Master SQS Standard vs FIFO queues, visibility timeout, dead letter queues, and the SNS fan-out pattern for decoupled architectures.
SQS and SNS — Decoupled Messaging
SQS and SNS are messaging services that decouple your application components — producers and consumers can operate independently without being directly connected.
Teacher Note: Think of a restaurant kitchen. The waiter (producer) puts order tickets on a clip (SQS queue). The chef (consumer) picks up tickets at their own pace. If the kitchen gets slammed, tickets stack up safely — the waiter never has to wait for the chef. This is decoupling.
SQS — Simple Queue Service
| Feature | Standard Queue | FIFO Queue |
|---|
| Ordering | Best-effort (may be out of order) | STRICT ordering guaranteed |
| Delivery | At least once (possible duplicates) | Exactly once (no duplicates) |
| Throughput | Unlimited | 3,000 messages/second with batching |
| Best For | High-volume, order-independent tasks | Financial transactions, inventory updates |
Key SQS Concepts
- Visibility Timeout: how long a message is invisible after being received — gives consumer time to process (default 30 seconds)
- Dead Letter Queue (DLQ): receives messages that fail processing N times — for debugging and alerts
- Long Polling: consumer waits up to 20 seconds for messages — cheaper than short polling
- Message Retention: 1 minute to 14 days (default 4 days)
SNS — Simple Notification Service
SNS publishes one message to MANY subscribers simultaneously (fan-out pattern). One event can trigger email alerts, SQS queues, Lambda functions, and mobile push notifications at the same time.
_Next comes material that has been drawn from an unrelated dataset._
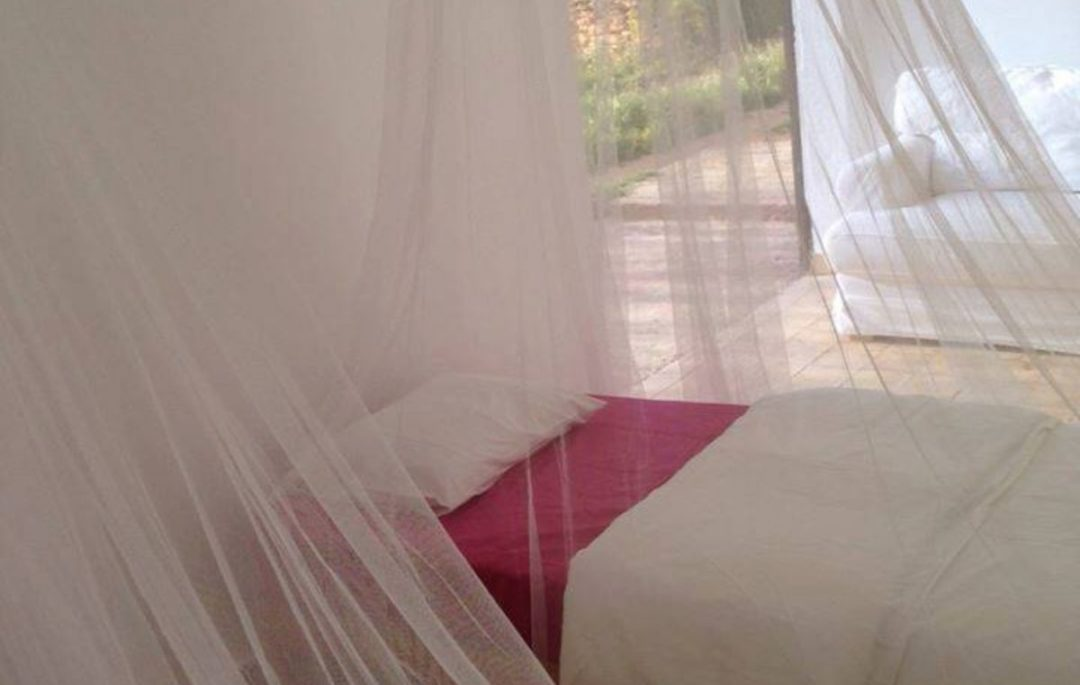 bed with net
ORDER PLACED event --> SNS Topic
|
|---> SQS Queue --> Lambda: Update inventory
|---> SQS Queue --> Lambda: Send confirmation email
|---> SQS Queue --> Lambda: Update recommendation engine
|---> Email: Alert business team
|---> Lambda: Update real-time dashboard
Exam Tip: The SNS + SQS fan-out pattern is one of the most tested SAA-C03 patterns. Publish to ONE SNS topic, fan out to MULTIPLE SQS queues — each queue is processed independently. This ensures: no message loss, independent scaling, and retry on failure. NEVER write to multiple SQS queues directly from the application.